### ИСХОДНЫЙ ТЕКСТ
*-*-*
В октябре трагического 1993 года Курбатов честно написал Астафьеву:
«Сразу (чтобы не мучиться самым тяжёлым) — я был очень расстроен, увидев Вашу подпись под категорическим призывом Черниченко и Нуйкина „разогнать, остановить, прекратить“ [36] . Так русские литераторы ещё не разговаривали. Это уж, простите, от холопства, которое успело процвести в наших новодельных демократах, от привычки решать вопросы райкомовскими способами. Судя по тому, что Ваша подпись вопреки алфавитным ранжирам явилась за г-ном Чулаки, Вас „приписали“ простой телефонной просьбой. Но понимание случайности не избавляет от горечи. Хотел не говорить об этом, но осталась бы заноза умолчания, так что уж лучше начистоту».
36
Речь идёт о «Письме 42-х». Накануне его появления в «Известиях», 4 октября, когда начался обстрел Белого дома с находившимися там депутатами Верховного Совета, Ю. Черниченко (один из подписантов) выступил по радио «Эхо Москвы» с призывом к ельцинскому правительству: «Раздавите гадину!» В самом письме этого выражения уже не было, но были не менее категоричные: «Эти тупые негодяи уважают только силу. Так не пора ли её продемонстрировать!..»
Астафьев никак не отреагировал на этот упрёк в следующих письмах. Но в феврале 1994 года уже без прежнего раздражения, окрашивавшего его жестокие слова о русском народе, высказался в письме Курбатову о газетном выступлении Распутина на эту тему:
«Валентин Григорьевич вон в „Правде“ обвинил меня в том, что я оторвался от народа. От какого? Что касается „моего народа“, то лишь в прошлом году я был на восьми похоронах, в том числе и тёти Дуни Федорихи, которую ты
Это благородное признание страдающего сердца. И Распутин слышал его, не потому, что кто-то прочитал ему эти строки, а потому, что хорошо представлял себе нравственное самочувствие старшего собрата в жуткие, убийственные времена. И помнил творческие заслуги Астафьева и не позволял преуменьшать их. Именно в 1994 году Валентин Григорьевич говорил с трибуны писательского съезда:
«…ещё десять лет назад не было в России более сильных людей, чем писатели. Общество с удовольствием позволяло себе смеяться над политическими вождями, не доверяло учёным, с тревогой наблюдало явившееся из „образованщины“ национальное перерождение технической интеллигенции. Но кто, вспомним, позволил бы себе усомниться в искренности Фёдора Абрамова, Сергея Залыгина, Юрия Бондарева, Виктора Астафьева, Василия Белова и других, бывших воистину народными писателями, к слову которых жадно прислушивались? Доверие и уважение к ним заставляло считаться с ними и на верхах».
*-*-*
### ИСХОДНЫЕ ДАННЫЕ

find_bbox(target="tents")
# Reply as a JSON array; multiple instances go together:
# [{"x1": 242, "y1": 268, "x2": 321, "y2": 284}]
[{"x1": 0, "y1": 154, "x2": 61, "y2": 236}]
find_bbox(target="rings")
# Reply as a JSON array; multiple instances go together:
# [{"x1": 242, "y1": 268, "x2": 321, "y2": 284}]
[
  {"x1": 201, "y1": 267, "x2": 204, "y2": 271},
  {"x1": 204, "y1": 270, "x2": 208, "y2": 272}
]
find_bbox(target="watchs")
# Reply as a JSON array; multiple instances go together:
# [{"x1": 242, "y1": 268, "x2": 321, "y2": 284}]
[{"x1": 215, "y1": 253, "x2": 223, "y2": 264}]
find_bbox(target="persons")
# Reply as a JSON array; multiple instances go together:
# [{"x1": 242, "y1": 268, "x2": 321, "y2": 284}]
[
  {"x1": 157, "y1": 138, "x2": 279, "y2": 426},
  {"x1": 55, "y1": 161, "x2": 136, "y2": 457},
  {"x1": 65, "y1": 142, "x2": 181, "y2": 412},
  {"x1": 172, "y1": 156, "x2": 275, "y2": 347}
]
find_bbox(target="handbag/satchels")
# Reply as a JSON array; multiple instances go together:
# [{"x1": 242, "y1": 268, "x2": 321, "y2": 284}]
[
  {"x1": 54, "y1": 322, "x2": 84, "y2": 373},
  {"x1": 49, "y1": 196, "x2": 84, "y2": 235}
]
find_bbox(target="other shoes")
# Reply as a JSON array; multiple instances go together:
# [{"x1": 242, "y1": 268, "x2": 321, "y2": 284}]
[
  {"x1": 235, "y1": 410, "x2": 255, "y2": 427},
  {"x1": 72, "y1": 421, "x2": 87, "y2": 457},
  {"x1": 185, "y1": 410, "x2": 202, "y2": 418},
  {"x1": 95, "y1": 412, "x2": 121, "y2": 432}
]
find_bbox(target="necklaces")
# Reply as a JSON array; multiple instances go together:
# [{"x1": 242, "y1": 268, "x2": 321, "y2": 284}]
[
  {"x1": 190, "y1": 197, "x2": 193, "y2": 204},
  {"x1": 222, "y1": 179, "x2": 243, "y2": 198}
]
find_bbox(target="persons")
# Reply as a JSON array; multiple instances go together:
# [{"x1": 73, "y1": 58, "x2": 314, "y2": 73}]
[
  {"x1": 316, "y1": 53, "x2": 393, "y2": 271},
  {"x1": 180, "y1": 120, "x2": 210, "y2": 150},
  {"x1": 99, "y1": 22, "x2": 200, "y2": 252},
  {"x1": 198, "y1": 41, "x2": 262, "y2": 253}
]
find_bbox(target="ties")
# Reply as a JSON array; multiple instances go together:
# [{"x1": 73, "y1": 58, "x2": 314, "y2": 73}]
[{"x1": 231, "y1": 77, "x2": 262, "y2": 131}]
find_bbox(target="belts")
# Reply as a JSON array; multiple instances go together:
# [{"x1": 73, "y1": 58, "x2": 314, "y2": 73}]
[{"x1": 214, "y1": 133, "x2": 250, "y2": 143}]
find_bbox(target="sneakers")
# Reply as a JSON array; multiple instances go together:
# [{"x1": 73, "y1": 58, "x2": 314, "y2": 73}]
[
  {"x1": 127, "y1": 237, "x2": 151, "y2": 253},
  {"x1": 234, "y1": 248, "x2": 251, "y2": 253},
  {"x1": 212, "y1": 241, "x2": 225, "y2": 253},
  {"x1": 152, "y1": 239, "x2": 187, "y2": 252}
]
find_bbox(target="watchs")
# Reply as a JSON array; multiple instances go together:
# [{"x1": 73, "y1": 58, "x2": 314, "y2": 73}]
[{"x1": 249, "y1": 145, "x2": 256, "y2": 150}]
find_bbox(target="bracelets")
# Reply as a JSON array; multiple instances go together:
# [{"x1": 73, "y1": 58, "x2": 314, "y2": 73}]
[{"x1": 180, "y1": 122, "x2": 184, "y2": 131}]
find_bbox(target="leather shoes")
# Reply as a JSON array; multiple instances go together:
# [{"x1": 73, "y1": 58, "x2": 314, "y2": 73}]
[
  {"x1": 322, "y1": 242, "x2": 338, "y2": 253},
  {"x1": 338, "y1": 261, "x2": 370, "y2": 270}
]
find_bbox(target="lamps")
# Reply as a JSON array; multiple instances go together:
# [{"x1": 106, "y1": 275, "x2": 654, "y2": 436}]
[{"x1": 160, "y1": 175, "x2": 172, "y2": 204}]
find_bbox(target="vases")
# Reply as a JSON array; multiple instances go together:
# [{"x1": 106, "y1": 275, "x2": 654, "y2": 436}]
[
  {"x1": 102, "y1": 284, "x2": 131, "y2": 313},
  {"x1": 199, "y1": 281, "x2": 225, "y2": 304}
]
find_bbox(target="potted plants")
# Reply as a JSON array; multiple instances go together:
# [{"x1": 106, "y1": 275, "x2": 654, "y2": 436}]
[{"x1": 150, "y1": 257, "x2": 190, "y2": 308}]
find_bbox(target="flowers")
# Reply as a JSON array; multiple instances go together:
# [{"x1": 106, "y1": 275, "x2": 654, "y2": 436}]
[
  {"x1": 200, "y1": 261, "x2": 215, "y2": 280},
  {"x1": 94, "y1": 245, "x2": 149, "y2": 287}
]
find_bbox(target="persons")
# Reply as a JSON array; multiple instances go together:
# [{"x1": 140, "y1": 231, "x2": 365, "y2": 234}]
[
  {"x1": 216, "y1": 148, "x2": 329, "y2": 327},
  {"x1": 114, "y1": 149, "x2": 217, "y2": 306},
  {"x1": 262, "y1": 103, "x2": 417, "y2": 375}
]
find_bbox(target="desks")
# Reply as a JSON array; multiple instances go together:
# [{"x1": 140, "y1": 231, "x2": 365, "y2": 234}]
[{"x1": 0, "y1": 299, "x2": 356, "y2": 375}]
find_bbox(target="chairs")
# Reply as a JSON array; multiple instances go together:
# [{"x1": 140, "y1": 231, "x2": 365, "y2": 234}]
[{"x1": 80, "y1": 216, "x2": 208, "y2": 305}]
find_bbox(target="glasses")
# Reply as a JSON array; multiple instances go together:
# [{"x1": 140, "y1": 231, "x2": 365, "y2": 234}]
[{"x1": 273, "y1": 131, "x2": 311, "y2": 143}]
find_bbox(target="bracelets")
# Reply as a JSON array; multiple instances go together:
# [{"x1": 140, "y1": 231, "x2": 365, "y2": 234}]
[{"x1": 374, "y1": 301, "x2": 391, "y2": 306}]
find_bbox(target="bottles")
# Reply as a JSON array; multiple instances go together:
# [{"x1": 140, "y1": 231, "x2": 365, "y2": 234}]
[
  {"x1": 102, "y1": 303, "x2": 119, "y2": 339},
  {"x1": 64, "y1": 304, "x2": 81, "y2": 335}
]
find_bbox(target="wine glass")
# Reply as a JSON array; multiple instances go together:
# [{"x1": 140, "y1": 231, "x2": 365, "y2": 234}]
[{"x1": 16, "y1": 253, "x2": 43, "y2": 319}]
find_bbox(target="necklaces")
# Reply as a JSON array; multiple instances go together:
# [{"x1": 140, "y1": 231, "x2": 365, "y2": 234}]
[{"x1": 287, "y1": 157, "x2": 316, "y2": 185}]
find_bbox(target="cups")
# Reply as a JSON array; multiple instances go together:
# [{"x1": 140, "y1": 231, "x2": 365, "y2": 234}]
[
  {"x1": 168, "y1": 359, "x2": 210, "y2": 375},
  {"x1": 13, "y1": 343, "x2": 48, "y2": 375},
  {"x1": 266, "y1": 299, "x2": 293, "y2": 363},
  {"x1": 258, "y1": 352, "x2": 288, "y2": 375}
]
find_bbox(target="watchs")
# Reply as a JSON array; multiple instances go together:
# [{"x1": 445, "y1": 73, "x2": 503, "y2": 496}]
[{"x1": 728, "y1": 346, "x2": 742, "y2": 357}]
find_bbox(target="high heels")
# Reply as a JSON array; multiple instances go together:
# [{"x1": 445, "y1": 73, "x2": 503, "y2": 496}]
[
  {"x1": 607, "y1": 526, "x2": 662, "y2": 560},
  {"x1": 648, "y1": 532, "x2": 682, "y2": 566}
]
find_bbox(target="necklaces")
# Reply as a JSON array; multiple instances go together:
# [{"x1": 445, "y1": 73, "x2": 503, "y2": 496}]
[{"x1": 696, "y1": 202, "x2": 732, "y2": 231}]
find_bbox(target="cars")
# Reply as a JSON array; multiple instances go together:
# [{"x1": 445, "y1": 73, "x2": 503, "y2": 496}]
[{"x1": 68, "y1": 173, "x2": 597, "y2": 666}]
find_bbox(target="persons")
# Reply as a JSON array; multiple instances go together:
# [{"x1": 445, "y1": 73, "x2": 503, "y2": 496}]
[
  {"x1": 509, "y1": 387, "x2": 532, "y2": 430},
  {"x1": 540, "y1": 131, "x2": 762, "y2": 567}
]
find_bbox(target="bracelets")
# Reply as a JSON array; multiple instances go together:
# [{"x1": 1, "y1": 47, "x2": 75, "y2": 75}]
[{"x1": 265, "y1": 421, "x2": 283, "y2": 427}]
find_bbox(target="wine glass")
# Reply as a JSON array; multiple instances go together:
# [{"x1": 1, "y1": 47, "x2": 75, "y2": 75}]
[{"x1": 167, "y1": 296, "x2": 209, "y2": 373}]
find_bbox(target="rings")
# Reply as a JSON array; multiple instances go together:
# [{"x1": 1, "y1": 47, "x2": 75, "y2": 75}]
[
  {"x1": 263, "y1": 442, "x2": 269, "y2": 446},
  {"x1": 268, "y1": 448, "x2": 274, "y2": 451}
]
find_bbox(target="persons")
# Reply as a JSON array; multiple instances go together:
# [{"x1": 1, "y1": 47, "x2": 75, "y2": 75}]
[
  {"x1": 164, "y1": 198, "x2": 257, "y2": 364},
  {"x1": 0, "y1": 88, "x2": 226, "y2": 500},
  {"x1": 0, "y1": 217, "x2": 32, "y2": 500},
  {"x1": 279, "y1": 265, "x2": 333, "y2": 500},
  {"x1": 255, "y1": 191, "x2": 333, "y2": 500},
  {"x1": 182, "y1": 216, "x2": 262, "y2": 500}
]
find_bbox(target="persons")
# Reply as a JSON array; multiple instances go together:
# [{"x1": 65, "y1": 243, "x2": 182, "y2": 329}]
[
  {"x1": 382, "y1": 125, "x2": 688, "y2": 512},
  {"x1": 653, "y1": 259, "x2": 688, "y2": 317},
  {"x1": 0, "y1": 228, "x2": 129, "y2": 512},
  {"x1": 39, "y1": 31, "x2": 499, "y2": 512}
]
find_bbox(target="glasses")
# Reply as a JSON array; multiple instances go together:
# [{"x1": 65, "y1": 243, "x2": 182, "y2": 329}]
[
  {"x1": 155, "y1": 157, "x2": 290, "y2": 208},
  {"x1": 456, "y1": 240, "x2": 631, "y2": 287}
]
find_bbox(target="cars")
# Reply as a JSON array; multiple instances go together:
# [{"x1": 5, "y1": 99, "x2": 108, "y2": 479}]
*-*-*
### СПИСОК ЗАДАНИЙ
(1) Когда, по тексту о переписке Астафьева, Курбатов написал ему письмо с упрёком за подпись под призывом Черниченко и Нуйкина?
(2) Продолжите текст об Астафьеве и Распутине, начав сразу после последнего приведённого предложения.
Записи — это отдельный, самостоятельный материал.

### ОТВЕТЫ ПО ПОРЯДКУ
(1) В октябре 1993 года.

(2)
Вместе с тем продолжение этой речи, может быть, вызвано, помимо прочего, и резкими высказываниями Виктора Петровича о народе:
«…без проклятий, срывающихся из уст нашего брата, не обходится теперь. Упаси нас, Господи, когда-нибудь повторить их, какие бы картины ни готовила нам судьба. Ибо откуда же у самого „дурного“ в мире народа самое чистое слово и самый нежный звук, откуда у него, духовно нищего, великое созвездие святых? Да и откуда мы сами, как не из души и тела его, из его страданий и язв? Это „апрельская“ (читай либеральная — от названия общества „Апрель“. — А. Р.) литература может сослаться на своё инородное происхождение, оттого и невыносим ей русский дух, а наш-то брат с какой стати кидается на то, из чего он вылепился?»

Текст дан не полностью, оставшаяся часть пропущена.